Telmisartan is an orally active nonpeptide angiotensin II antagonist that acts on the AT1 receptor subtype. It was discovered by Boehringer Ingelheim and launched in 1999 as Micardis. It has the highest affinity for the AT1 receptor among commercially available ARBS and has minimal affinity for the AT2 receptor. New studies suggest that telmisartan may also have PPARγ agonistic properties that could potentially confer beneficial metabolic effects, as PPARγ is a nuclear receptor that regulates specific gene transcription, and whose target genes are involved in the regulation of glucose and lipid metabolism, as well as anti-inflammatory responses. This observation is currently being explored in clinical trials. Angiotensin II is formed from angiotensin I in a reaction catalyzed by angiotensin-converting enzyme (ACE, kininase II). Angiotensin II is the principal pressor agent of the renin-angiotensin system, with effects that include vasoconstriction, stimulation of synthesis and release of aldosterone, cardiac stimulation, and renal reabsorption of sodium. Telmisartan works by blocking the vasoconstrictor and aldosterone secretory effects of angiotensin II. Telmisartan interferes with the binding of angiotensin II to the angiotensin II AT1-receptor by binding reversibly and selectively to the receptors in vascular smooth muscle and the adrenal gland. As angiotensin II is a vasoconstrictor, which also stimulates the synthesis and release of aldosterone, blockage of its effects results in decreases in systemic vascular resistance. Telmisartan does not inhibit the angiotensin converting enzyme, other hormone receptors, or ion channels. Studies also suggest that telmisartan is a partial agonist of PPARγ, which is an established target for antidiabetic drugs. This suggests that telmisartan can improve carbohydrate and lipid metabolism, as well as control insulin resistance without causing the side effects that are associated with full PPARγ activators. Used alone or in combination with other classes of antihypertensives for the treatment of hypertension. Telmisartan is used in the treatment of diabetic nephropathy in hypertensive patients with type 2 diabetes mellitus, as well as the treatment of congestive heart failure (only in patients who cannot tolerate ACE inhibitors).

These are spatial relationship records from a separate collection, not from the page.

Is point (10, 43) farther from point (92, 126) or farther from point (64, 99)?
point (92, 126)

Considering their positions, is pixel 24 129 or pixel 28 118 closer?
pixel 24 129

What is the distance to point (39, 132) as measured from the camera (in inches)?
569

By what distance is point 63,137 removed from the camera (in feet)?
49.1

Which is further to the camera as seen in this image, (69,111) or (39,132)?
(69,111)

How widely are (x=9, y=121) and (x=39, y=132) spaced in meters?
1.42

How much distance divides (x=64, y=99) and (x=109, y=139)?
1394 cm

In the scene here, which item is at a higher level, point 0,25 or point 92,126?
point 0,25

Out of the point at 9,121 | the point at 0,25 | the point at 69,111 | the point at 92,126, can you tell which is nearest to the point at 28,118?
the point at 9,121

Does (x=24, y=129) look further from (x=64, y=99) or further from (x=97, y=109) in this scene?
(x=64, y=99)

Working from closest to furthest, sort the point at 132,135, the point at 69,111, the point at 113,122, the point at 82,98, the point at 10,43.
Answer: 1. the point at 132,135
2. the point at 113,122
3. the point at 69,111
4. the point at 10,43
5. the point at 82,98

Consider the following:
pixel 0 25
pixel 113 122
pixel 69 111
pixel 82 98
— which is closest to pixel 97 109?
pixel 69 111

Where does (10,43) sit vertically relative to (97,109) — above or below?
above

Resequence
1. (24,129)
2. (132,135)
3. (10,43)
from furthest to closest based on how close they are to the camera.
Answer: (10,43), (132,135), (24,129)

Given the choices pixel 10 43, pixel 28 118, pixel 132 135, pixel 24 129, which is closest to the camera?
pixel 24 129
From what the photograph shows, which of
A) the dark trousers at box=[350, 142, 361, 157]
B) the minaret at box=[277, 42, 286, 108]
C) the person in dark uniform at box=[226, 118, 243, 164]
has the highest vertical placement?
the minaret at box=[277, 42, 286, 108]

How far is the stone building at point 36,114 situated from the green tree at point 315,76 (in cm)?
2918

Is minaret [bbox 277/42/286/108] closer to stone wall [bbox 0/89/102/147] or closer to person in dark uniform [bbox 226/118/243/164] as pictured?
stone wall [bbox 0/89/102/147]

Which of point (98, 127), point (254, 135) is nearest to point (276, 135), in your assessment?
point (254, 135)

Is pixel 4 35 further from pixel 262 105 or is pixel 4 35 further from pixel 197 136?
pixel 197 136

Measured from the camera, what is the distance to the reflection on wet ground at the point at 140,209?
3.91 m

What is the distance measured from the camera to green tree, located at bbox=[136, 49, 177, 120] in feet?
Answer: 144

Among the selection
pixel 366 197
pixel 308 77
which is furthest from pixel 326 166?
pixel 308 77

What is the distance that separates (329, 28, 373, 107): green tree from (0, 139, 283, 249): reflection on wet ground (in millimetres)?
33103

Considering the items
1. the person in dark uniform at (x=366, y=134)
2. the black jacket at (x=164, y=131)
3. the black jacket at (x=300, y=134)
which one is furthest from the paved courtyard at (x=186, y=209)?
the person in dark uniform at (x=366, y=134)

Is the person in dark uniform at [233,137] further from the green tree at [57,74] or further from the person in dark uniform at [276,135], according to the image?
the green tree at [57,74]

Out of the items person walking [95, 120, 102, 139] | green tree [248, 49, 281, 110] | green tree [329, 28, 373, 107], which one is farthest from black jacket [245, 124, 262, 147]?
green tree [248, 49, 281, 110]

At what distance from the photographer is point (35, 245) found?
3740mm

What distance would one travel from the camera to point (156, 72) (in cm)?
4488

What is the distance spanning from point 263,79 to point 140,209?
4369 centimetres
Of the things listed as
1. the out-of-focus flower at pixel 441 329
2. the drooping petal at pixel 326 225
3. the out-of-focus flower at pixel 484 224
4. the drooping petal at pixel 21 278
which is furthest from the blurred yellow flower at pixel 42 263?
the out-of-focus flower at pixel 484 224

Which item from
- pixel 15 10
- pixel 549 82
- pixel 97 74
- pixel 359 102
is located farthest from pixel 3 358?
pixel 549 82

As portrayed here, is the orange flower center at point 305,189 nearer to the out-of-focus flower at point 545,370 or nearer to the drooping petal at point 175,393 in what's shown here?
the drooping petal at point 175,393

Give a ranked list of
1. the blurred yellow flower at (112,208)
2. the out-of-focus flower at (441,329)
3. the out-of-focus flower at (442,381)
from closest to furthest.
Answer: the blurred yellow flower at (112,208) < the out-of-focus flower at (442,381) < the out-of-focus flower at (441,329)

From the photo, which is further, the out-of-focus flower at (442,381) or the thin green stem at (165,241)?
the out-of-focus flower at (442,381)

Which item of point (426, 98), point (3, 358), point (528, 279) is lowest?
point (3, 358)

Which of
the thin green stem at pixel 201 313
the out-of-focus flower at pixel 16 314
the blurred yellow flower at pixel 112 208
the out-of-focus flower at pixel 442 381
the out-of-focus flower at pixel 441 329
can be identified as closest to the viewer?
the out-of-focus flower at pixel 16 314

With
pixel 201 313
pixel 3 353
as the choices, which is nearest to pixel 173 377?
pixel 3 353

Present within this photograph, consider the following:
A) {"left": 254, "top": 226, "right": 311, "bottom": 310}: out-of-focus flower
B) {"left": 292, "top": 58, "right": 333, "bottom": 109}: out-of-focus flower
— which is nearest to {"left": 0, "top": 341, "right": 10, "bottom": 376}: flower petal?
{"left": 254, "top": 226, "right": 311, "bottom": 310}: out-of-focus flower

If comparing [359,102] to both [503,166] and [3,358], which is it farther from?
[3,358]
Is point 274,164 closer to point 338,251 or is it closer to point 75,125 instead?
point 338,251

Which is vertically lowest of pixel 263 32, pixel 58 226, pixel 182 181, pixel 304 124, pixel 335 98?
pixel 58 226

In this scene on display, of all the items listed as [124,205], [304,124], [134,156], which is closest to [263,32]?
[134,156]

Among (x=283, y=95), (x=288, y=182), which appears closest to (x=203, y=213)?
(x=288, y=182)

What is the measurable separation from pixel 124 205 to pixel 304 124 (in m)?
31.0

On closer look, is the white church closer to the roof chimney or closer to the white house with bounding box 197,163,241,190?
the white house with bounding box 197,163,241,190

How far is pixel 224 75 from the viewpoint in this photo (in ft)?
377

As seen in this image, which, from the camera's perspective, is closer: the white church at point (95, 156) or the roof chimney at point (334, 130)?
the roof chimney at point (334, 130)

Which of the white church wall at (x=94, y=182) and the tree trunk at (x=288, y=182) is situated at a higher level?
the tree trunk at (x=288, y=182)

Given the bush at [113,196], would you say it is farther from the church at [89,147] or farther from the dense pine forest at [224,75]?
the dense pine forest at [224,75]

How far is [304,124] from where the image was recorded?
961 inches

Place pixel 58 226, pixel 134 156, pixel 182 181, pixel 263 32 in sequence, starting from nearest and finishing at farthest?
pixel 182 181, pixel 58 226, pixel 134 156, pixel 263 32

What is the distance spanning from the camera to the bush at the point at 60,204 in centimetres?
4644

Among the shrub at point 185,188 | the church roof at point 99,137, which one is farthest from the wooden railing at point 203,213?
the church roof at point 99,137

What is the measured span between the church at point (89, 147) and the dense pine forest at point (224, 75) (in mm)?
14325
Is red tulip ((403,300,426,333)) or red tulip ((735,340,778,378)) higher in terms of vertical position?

Irbesartan is an angiotensin receptor blocker (ARB) used mainly for the treatment of hypertension. It was developed by Sanofi Research (now part of Sanofi-Aventis). It is marketed under the trade names Aprovel, Karvea, and Avapro. AVAPRO is an angiotensin II receptor blocker (ARB) indicated for: • Treatment of hypertension, to lower blood pressure. Lowering blood pressure reduces the risk of fatal and nonfatal cardiovascular events, primarily strokes and myocardial infarctions. • Treatment of diabetic nephropathy in hypertensive patients with type 2 diabetes, an elevated serum creatinine, and proteinuria. Irbesartan is a specific competitive antagonist of AT1 receptors with a much greater affinity (more than 8500-fold) for the AT1 receptor than for the AT2 receptor and no agonist activity.